As a former Baylor student, this infighting is no surprise.
All one needs to do is look at the turmoil at Louisville's Southern Seminary over the last ten years. Baptists might in fact split in the coming years.
Am I interpreting your comment correctly if I deduce that Jeffrey had a better vision for what needs to be done at Baylor than Underwood does?
all Baylor faculty just received $1,000 bonus...
I'd say the new President is at least heading in the right direction :)
Would some of the departing Baylor staff liken the largesse to a payoff involving 30 pieces of silver?
FYI
Your assignment: Diagram this sentence!
Dr. O'Brien was an interim pastor at our church several years ago. His promotion is a step in the right direction.

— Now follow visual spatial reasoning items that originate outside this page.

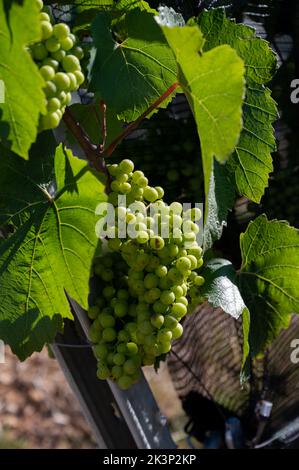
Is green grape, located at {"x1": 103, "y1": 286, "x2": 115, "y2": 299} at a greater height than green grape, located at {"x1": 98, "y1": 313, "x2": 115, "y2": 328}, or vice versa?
green grape, located at {"x1": 103, "y1": 286, "x2": 115, "y2": 299}

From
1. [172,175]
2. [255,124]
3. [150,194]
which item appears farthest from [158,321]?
[172,175]

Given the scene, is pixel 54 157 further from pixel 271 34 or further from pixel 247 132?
pixel 271 34

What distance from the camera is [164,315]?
0.78m

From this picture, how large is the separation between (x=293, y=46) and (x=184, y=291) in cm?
60

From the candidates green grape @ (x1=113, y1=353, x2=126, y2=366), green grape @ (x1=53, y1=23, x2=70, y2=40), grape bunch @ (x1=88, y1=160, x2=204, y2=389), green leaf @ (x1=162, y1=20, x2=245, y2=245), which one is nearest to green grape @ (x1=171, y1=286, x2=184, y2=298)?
grape bunch @ (x1=88, y1=160, x2=204, y2=389)

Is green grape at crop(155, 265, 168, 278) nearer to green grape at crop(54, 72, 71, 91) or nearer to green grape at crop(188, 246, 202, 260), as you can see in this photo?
green grape at crop(188, 246, 202, 260)

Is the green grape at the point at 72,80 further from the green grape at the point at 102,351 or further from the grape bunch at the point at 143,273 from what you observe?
the green grape at the point at 102,351

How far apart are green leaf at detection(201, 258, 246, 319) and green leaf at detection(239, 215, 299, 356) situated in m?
0.03

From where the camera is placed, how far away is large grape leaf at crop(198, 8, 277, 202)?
79cm

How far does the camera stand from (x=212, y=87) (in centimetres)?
61

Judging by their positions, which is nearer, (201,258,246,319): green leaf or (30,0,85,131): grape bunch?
(30,0,85,131): grape bunch

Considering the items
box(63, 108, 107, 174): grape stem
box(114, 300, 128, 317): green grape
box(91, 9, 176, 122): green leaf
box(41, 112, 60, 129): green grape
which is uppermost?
box(41, 112, 60, 129): green grape

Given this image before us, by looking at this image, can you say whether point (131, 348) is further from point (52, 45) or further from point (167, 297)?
point (52, 45)

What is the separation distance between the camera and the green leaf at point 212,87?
1.88 feet
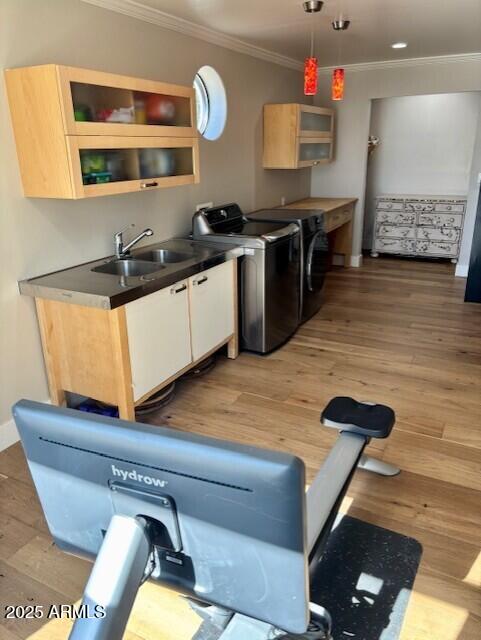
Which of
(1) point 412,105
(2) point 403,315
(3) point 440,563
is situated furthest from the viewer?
(1) point 412,105

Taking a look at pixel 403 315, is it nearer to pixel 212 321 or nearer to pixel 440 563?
pixel 212 321

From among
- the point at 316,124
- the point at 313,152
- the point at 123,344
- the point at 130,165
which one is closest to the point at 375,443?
the point at 123,344

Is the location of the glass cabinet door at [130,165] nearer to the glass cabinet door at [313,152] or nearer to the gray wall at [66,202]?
the gray wall at [66,202]

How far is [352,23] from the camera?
3.51 metres

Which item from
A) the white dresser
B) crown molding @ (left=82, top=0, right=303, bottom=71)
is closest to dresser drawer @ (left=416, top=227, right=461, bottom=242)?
the white dresser

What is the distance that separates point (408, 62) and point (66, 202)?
432 cm

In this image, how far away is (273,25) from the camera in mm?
3500

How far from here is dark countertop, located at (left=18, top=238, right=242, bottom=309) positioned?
7.55 feet

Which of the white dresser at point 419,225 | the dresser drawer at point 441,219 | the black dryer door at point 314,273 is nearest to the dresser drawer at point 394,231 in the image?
the white dresser at point 419,225

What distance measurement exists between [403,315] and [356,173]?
7.33 feet

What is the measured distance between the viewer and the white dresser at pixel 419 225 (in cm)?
620

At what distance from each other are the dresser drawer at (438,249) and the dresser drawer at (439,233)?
5 centimetres

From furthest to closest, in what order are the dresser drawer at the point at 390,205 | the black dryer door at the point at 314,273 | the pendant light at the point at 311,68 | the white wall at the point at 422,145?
the dresser drawer at the point at 390,205 < the white wall at the point at 422,145 < the black dryer door at the point at 314,273 < the pendant light at the point at 311,68

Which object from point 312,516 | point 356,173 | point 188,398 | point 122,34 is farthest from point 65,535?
point 356,173
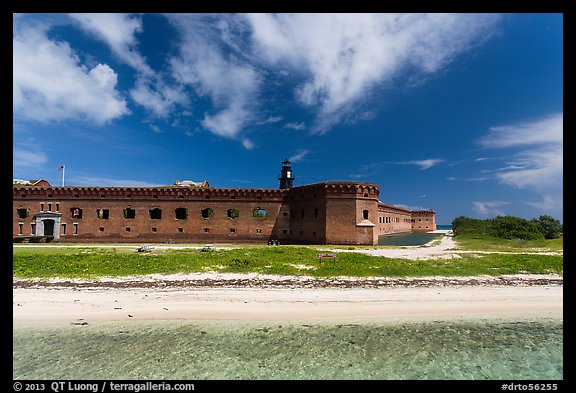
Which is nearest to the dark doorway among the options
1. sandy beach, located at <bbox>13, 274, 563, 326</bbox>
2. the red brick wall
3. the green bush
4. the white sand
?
the red brick wall

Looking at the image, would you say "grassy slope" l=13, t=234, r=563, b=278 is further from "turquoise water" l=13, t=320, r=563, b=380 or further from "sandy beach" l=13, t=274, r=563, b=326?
"turquoise water" l=13, t=320, r=563, b=380

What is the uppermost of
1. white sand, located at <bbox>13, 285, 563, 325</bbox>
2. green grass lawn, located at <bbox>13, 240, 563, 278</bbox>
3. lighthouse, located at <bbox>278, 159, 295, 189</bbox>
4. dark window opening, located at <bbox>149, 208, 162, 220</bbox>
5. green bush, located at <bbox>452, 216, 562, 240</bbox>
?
lighthouse, located at <bbox>278, 159, 295, 189</bbox>

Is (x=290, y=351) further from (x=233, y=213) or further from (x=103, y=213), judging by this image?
(x=103, y=213)

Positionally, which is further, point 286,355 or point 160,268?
point 160,268

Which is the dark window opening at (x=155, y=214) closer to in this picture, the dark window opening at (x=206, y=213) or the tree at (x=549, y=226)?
the dark window opening at (x=206, y=213)

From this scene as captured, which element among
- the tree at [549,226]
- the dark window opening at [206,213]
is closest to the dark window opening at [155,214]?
the dark window opening at [206,213]

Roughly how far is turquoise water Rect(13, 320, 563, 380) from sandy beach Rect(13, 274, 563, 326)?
672 millimetres

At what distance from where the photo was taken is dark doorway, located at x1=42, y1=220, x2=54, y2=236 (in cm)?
3015

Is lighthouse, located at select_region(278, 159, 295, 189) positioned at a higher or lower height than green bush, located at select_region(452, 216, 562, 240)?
higher

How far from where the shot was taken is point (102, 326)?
8266 millimetres

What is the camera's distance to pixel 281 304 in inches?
389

I'm running errands with my wife in a few minutes, but I'll try to tackle it later today. There are about three adjective clauses at initial glance.

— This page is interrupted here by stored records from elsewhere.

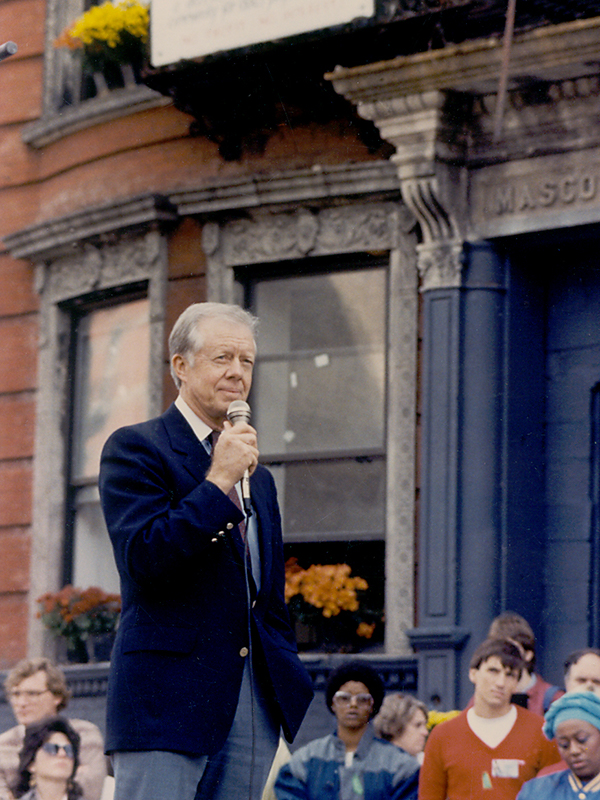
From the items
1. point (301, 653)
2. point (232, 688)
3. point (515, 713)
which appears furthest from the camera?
point (301, 653)

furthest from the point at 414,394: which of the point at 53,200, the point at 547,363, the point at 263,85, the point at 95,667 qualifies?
the point at 53,200

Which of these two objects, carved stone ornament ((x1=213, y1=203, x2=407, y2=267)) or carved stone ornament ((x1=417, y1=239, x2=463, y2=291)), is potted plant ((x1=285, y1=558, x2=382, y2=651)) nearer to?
carved stone ornament ((x1=417, y1=239, x2=463, y2=291))

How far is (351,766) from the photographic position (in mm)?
7574

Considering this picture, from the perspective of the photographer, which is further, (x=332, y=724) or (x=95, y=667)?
(x=95, y=667)

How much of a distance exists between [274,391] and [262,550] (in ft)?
21.8

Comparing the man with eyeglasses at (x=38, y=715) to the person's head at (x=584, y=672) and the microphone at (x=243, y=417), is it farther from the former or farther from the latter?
the microphone at (x=243, y=417)

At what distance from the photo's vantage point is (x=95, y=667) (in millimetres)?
10969

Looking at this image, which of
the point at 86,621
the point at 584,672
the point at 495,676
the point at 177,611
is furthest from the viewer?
the point at 86,621

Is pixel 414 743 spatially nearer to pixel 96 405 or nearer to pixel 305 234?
pixel 305 234

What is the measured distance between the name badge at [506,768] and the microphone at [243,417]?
3.25m

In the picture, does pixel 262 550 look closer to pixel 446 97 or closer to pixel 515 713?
pixel 515 713

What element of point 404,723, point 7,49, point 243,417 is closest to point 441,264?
point 404,723

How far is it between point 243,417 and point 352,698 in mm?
4238

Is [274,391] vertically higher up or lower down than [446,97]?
lower down
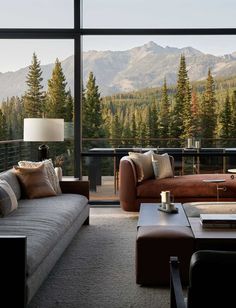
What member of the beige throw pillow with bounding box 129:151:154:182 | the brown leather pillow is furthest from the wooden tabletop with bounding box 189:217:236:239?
the beige throw pillow with bounding box 129:151:154:182

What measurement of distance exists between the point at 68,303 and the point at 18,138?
432cm

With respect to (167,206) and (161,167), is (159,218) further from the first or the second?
(161,167)

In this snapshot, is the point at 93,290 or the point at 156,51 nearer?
the point at 93,290

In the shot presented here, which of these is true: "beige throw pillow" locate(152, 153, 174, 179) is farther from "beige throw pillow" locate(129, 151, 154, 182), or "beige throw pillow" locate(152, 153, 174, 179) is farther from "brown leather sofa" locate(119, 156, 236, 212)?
"brown leather sofa" locate(119, 156, 236, 212)

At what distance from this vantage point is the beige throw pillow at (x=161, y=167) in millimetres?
6363

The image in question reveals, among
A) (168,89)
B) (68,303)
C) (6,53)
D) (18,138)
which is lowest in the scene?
(68,303)

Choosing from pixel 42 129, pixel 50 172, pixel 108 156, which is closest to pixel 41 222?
pixel 50 172

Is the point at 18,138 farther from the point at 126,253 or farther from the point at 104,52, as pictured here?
the point at 126,253

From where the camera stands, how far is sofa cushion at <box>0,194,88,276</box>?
308 cm

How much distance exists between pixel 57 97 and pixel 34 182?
8.14 ft

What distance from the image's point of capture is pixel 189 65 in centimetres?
718

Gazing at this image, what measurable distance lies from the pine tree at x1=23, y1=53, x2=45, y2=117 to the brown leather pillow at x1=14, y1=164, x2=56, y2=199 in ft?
7.27

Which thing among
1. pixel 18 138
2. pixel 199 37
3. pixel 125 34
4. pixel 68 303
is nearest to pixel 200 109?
pixel 199 37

The best vision for Baylor is only that from the LORD.
I see one of the faculty who is considering leaving Baylor is sociologist Rodney Stark. His work on early Christian history is well respected in scholarly circles while at the same time it has strengthened the case for important evangelical goals. If Baylor was trying for that kind of excellence, it's hard to see where it was failing.

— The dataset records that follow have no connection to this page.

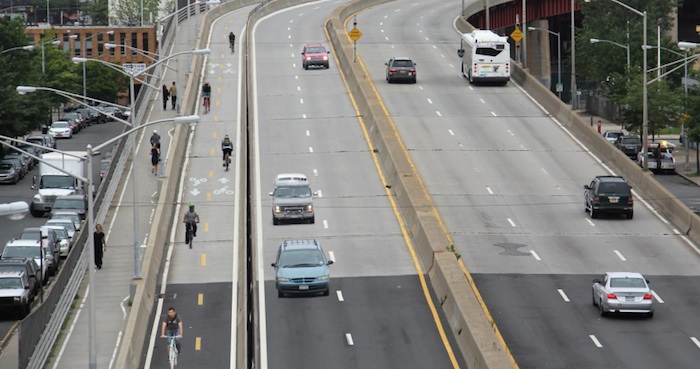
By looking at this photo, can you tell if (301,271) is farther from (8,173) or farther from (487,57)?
(487,57)

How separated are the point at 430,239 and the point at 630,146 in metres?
37.4

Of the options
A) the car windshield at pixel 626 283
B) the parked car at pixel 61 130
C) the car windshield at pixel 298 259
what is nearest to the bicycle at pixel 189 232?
the car windshield at pixel 298 259

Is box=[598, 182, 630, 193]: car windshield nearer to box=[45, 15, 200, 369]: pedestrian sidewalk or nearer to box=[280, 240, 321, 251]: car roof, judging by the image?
box=[280, 240, 321, 251]: car roof

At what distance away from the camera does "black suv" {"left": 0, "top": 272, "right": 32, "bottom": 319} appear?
145 ft

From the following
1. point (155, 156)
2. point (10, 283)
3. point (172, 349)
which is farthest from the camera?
point (155, 156)

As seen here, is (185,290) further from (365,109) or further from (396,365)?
(365,109)

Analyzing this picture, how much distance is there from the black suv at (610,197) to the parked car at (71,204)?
73.0 feet

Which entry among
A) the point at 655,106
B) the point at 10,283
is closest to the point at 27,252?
the point at 10,283

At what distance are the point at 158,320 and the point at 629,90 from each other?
55869 mm

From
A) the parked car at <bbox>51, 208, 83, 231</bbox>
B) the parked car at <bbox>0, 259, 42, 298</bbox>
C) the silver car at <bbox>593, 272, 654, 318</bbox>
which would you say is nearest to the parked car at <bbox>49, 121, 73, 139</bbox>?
the parked car at <bbox>51, 208, 83, 231</bbox>

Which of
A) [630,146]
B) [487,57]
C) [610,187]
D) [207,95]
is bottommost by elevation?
[610,187]

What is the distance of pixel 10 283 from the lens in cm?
4472

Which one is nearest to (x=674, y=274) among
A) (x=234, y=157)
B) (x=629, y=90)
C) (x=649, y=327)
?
(x=649, y=327)

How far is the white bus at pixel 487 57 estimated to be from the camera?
81.4m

Now try to get any three Baptists to agree on what his vision is.
So9
Baylor can probably be counted on to be on the liberal side of the split. They started a new theology school because Southwestern was too conservative for the BGCT.
OK, I'm back from my errands to take a shot at it.
As far as I can tell, there's a main clause (Why should they want to remain at a university), an adjective clause modifying "university" (whose president has dismissed the man), another adjective clause modifying "man" (who embodied the Christian scholarly excellence), and a final adjective clause modifying "excellence" (that brought them to Baylor). In grammar terms, it's a complex sentence, whose definition is one main clause plus two or more subordinate clauses.
If you like, I can break individual clauses down further (subjects, verbs, direct objects, adverb and adjective prepositional phrases, etc.), but we might both be in danger of suffering grammar overload at that point.
Very taxing on the working memory.
Actually, they started a new theology school because a bunch of power-hungry politicos disguised as conservatives took over Southwestern. I was squarely in the middle of the meltdown in the 1980s and early 1990s and had many good, conservative, Bible-believing friends lose their jobs at Southwestern. It wasn't because they had liberal theological leanings but rather because they refused to sign on politically with the thugs (there's no other word to describe them) who had hijacked the Southern Baptist Convention.
Unfortunately, many people who didn't have a ringide seat thought that the issue was conservative theology versus liberal theology. It wasn't over theology at all -- it was a lust for power.
We've exchanged opposing views on this subject before, in greater detail, so rather than re-hash, let's just say that we disagree.
That's fine. But remember, I was there and I saw what happened.